A week after Philadelphia fully reopened, COVID-19 numbers continue to show a downward trend and nearly 1,000 hospitality businesses get a financial boost from the city.
Over the last two weeks, the positivity rate among those tested for COVID-19 is 1%. The city is averaging 33 new cases of COVID-19 per day over the last two weeks, down from an average of 53 cases reported on June 9 for the first week of the month. In Philadelphia hospitals, 87 patients are being treated for the virus. Of those patients, 14 are on ventilators. One month ago, over 250 patients were being treated for COVID-19 in the city’s hospitals.
Overall, 144,714 Philadelphia residents have been diagnosed with COVID-19 during the pandemic and there have been 3,719 fatalities.
On the vaccine front, 683,906 city residents are fully vaccinated as of Thursday, June 17, and the number of residents with one dose of COVID-19 vaccine is 866,778. In percentages, 55.1 percent are fully vaccinated and 69.8 percent have received at least one dose of vaccine.
In partnership with Philadelphia Industrial Development Corporation (PIDC), the city also announced this week that 981 Philadelphia businesses will receive a total of over $17 million from the Pennsylvania COVID-19 Hospitality Industry Recovery Program (CHIRP). The program was created by the Commonwealth of Pennsylvania to help reduce economic losses for hospitality businesses, an industry hit particularly hard by the pandemic.
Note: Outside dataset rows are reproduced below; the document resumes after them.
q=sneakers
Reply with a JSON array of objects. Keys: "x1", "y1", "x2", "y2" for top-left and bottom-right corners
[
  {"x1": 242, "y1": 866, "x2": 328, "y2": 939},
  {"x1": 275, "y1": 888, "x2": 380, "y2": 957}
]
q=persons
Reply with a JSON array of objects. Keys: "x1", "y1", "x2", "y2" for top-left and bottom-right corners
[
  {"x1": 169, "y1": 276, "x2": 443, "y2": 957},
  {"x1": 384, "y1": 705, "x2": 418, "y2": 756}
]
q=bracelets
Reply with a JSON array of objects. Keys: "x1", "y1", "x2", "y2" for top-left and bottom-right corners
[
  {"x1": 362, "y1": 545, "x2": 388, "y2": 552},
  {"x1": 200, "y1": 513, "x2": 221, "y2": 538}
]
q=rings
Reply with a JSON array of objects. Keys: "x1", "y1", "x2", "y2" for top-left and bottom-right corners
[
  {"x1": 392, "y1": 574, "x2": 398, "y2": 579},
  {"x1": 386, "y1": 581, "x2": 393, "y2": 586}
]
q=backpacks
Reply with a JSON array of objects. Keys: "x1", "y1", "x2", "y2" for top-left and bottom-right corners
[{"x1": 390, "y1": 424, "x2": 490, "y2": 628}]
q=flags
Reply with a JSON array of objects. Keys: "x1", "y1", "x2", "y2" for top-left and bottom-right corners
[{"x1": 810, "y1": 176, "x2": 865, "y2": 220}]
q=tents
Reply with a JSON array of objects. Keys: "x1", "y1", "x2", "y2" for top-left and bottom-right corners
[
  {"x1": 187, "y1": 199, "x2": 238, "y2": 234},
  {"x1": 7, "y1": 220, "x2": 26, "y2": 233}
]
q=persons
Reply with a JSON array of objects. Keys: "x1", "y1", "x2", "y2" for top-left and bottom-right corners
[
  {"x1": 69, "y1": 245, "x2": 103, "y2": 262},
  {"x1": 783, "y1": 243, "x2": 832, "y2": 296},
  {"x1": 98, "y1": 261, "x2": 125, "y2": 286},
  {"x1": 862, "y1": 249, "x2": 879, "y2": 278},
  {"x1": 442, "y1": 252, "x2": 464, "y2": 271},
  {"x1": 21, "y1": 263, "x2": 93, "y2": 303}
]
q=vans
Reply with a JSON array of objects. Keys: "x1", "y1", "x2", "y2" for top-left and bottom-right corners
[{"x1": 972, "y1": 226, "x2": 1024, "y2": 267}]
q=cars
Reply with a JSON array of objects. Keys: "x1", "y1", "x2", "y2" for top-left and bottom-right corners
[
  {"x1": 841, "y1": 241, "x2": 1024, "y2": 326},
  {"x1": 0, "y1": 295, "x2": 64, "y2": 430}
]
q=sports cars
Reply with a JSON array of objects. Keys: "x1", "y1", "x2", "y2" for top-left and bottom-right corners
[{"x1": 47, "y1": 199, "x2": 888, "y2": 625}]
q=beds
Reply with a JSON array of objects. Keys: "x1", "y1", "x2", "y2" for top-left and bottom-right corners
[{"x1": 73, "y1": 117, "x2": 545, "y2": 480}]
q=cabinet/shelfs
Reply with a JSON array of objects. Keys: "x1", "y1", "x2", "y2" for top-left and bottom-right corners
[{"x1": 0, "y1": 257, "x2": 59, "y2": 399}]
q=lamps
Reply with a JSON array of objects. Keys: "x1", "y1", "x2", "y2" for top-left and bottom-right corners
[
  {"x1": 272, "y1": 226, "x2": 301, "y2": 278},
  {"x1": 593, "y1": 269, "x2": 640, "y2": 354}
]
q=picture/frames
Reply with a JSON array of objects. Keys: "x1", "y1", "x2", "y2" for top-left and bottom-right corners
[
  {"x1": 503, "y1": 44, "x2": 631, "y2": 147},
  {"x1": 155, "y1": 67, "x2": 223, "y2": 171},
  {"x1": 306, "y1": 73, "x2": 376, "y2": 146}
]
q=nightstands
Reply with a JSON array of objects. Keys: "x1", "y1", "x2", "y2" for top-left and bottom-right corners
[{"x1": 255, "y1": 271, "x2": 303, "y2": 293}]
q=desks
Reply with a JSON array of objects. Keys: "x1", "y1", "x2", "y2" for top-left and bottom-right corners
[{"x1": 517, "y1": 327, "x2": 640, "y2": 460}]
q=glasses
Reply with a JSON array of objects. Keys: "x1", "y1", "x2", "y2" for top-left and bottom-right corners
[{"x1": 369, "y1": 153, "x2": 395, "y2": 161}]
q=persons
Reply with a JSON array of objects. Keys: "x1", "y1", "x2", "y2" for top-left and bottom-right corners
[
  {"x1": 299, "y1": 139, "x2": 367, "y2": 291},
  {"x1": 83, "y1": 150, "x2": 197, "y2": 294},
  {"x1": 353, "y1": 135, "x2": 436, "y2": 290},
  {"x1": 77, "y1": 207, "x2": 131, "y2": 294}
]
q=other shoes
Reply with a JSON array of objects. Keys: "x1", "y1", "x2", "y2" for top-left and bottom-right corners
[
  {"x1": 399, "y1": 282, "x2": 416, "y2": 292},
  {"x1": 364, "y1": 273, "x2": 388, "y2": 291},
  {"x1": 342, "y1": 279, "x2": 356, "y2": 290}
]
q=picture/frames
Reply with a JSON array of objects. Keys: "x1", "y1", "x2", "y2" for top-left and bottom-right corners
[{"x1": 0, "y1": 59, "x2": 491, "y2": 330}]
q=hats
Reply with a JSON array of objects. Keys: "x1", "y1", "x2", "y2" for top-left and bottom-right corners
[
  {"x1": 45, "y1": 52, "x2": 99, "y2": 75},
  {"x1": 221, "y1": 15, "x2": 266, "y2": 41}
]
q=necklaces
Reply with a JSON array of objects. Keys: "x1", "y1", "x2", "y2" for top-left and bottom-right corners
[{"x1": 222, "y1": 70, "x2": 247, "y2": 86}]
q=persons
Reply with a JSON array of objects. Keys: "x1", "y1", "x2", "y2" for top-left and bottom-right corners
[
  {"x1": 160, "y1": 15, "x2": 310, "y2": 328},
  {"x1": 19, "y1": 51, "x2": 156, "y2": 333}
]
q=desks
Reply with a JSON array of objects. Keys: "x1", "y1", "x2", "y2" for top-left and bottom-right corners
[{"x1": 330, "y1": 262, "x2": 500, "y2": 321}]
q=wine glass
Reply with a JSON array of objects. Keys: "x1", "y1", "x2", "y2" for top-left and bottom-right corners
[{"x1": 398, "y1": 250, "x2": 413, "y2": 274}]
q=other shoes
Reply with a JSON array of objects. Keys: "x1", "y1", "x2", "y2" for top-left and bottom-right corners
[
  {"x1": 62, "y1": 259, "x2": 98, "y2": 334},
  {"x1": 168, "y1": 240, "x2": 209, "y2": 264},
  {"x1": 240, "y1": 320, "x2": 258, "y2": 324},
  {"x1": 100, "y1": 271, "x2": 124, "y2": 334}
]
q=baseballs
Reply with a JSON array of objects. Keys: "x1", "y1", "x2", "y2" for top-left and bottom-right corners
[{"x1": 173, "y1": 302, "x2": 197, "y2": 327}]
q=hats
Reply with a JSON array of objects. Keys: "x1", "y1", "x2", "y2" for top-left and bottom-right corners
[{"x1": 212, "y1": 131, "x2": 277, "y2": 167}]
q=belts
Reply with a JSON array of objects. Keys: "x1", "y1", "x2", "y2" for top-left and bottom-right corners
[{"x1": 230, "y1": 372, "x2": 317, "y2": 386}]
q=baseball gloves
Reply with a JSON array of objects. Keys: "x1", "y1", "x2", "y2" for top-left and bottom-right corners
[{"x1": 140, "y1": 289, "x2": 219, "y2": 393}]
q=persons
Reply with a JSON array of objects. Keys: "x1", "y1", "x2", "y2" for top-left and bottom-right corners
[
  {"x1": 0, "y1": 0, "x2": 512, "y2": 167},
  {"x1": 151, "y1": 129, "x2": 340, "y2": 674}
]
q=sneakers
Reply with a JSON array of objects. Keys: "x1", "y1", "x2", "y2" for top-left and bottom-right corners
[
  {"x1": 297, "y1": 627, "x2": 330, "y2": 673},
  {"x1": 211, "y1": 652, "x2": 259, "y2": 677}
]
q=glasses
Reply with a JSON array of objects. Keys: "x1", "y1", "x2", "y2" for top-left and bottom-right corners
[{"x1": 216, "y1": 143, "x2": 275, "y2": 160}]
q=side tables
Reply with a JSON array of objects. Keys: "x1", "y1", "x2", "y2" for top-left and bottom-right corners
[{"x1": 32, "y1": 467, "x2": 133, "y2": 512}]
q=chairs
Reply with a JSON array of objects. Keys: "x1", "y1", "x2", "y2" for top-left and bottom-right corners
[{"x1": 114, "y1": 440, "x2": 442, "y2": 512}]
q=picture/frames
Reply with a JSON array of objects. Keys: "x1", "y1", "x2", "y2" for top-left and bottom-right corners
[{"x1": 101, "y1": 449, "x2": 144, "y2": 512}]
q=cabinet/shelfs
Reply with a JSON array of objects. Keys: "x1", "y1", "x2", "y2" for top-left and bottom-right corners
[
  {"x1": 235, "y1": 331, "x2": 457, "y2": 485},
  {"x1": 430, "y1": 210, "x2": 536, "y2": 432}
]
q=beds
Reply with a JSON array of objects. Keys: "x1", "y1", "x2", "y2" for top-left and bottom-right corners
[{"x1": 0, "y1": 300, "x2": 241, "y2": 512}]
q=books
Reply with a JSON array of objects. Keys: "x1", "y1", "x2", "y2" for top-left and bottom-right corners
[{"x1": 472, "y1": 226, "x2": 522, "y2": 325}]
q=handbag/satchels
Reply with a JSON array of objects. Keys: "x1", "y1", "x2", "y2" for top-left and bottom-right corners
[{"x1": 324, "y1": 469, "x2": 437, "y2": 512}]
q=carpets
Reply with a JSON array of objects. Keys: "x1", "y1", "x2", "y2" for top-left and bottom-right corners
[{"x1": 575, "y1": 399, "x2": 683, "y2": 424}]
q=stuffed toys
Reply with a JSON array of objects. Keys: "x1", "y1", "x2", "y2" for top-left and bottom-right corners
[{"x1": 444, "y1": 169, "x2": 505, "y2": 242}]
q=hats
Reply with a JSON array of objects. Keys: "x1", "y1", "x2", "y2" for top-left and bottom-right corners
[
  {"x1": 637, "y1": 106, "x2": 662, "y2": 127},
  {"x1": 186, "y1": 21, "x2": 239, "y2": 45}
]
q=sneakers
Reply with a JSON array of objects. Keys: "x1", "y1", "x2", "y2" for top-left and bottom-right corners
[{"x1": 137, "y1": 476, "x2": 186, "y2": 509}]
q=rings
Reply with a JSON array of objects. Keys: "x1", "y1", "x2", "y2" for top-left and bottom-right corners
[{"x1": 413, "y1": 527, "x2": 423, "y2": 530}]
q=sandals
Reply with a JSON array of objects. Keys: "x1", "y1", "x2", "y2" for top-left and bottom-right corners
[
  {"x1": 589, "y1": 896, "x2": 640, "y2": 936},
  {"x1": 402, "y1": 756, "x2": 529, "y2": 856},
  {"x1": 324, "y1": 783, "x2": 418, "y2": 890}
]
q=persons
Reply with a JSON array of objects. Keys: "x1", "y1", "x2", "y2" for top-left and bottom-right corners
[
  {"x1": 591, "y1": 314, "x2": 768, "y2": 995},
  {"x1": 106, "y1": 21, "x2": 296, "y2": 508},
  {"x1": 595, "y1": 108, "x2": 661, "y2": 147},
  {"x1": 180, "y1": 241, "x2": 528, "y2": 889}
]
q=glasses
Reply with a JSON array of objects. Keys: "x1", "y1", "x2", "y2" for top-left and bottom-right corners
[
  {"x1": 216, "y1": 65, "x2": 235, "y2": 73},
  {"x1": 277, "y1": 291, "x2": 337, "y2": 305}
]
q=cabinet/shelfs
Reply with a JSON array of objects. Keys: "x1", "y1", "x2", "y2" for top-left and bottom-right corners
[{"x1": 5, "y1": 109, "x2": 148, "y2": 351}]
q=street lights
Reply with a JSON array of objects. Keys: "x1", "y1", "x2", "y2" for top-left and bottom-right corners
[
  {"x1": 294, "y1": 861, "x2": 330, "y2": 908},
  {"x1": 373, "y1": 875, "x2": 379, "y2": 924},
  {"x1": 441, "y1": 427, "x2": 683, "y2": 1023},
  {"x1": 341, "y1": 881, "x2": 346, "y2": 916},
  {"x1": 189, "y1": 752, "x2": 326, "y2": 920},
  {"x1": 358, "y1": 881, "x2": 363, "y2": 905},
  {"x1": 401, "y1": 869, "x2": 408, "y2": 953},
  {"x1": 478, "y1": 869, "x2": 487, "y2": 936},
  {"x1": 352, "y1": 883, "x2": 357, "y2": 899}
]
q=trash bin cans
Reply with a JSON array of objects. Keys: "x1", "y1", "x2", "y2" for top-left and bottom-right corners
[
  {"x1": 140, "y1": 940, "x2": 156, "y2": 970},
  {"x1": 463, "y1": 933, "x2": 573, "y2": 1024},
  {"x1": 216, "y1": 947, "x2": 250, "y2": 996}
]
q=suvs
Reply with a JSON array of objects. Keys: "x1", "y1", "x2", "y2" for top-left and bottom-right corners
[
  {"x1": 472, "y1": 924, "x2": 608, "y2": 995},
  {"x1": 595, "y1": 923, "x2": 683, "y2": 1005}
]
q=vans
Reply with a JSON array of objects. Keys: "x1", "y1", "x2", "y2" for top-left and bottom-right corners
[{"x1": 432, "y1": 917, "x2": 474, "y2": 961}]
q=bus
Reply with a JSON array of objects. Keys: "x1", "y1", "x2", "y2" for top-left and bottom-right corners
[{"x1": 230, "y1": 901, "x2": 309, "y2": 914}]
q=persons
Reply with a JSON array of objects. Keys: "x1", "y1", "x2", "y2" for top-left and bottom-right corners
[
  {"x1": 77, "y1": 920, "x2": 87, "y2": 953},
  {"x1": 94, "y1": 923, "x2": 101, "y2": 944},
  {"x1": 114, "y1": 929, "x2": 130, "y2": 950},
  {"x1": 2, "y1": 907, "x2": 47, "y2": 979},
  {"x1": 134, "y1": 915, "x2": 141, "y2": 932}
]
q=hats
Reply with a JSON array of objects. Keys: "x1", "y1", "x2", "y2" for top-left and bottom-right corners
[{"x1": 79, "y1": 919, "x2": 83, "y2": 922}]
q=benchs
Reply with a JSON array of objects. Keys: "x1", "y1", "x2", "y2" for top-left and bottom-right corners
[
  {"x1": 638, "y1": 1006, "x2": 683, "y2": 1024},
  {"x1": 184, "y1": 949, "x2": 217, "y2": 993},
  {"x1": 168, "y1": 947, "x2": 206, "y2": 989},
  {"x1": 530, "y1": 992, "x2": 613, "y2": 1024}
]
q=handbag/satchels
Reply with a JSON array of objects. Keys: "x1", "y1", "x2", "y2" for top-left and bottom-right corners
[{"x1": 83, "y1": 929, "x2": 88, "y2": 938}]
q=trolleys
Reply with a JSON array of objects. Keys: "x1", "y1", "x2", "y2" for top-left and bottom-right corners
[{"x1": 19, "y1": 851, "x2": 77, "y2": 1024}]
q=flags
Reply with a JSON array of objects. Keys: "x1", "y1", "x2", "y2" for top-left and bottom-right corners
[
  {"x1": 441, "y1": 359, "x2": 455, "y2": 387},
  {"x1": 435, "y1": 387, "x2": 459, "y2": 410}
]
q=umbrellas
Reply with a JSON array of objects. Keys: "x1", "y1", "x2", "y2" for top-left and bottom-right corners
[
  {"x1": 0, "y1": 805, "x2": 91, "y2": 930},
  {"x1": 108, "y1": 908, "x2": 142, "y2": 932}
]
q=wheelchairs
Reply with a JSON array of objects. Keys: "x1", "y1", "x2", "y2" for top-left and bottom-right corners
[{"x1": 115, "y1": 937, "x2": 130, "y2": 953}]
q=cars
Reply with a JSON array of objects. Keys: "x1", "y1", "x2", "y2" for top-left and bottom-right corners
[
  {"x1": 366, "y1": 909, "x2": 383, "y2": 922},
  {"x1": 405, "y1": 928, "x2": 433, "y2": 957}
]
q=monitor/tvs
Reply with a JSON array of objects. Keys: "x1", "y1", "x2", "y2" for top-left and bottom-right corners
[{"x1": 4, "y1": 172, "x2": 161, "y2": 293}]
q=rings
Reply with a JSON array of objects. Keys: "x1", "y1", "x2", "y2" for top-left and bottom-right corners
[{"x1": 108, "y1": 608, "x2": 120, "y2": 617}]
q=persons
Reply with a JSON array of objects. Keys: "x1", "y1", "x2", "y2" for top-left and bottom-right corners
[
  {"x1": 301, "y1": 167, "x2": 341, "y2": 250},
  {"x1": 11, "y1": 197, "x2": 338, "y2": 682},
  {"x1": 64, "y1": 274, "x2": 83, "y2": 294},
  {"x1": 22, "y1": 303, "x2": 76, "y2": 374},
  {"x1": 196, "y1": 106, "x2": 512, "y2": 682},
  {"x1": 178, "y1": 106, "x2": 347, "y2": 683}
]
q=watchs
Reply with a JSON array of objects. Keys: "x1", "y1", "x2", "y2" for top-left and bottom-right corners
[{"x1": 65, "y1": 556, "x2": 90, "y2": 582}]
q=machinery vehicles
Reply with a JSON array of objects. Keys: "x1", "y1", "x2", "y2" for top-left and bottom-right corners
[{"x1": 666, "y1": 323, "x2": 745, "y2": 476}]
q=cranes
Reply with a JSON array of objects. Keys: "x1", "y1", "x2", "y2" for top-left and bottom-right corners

“While the pandemic impacted businesses in every industry and of every size, businesses in the hospitality sector — a key part of Philadelphia’s economy — were especially hard hit,” said Philadelphia Mayor Jim Kenney. “Thanks to this funding from the Commonwealth, we’re able to provide much-needed support to hundreds of small businesses in the hospitality sector that power our city’s economy.”
According to a press release this week, all of the businesses awarded the grant money demonstrated that they lost at least 25 percent of gross receipts. Sixty percent had a loss of 50 percent or more and 40 percent of the businesses are located in high-poverty areas.
Additionally, the recipients represent diverse groups of people across the city. Demographic information showed that over 50 percent of awards went to businesses owned and operated by people who self-reported as Black, Hispanic, Native American, Asian American, or Pacific Islander. Businesses owned by women, immigrants, disabled persons, or veterans made up 39 percent of awards.
Businesses can expect to receive a check within four to six weeks once grant details are finalized. Grant recipients will be available for the public to view on www.PIDCphila.com/CHIRP.